= Europe Declaration =

The Europe Declaration, also known as the Charter of the Community, was a joint statement issued by the Foreign Ministers of Belgium, France, Italy, Luxembourg, the Netherlands, and West Germany in 1951. The Declaration was issued at the signing of the Treaty of Paris, which created the European Coal and Steel Community (ECSC) based on the Schuman Plan, on 18 April 1951.

The Europe Declaration said that the ECSC marked the birth of Europe as a political, economic and social entity, reflecting the principles that Robert Schuman had announced in the Schuman Declaration of 1950. It included the statement:

By the signature of this Treaty, the involved parties give proof of their determination to create the first supranational institution and that thus they are laying the true foundation of an organised Europe. This Europe remains open to all European countries that have freedom of choice. We profoundly hope that other countries will join us in our common endeavour.

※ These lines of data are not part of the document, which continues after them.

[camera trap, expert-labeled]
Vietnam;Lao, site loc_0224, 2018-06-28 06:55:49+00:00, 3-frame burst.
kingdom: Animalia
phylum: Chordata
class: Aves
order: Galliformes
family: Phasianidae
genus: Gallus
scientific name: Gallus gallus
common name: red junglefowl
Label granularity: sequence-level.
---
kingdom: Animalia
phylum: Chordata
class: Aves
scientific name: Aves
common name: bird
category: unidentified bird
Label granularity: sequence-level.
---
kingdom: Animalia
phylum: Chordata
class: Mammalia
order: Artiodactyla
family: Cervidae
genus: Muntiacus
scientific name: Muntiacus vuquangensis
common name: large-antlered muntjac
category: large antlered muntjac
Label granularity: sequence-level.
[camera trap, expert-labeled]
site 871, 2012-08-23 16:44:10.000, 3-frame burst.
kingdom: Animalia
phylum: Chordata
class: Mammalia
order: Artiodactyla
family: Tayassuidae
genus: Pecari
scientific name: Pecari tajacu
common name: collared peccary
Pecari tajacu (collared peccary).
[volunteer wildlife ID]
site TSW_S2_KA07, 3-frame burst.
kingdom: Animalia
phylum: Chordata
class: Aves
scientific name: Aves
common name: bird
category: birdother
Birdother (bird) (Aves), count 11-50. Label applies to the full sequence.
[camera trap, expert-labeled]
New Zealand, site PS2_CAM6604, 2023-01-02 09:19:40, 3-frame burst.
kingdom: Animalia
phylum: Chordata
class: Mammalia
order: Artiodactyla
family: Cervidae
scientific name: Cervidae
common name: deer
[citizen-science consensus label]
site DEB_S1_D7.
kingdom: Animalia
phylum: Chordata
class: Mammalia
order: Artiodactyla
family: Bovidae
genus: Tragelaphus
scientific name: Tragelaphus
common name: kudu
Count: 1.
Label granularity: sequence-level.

The Declaration was signed by Konrad Adenauer (West Germany), Joseph Bech (Luxembourg), Robert Schuman (France), Count Carlo Sforza (Italy), Dirk Stikker and Jan van den Brink (Netherlands), and Paul van Zeeland and Joseph Meurice (Belgium). It was intended to remind future generations of their historic duty of uniting Europe based on liberty and democracy under the rule of law. Thus, the signers viewed the declaration as an important first step in the development of an integrated Europe.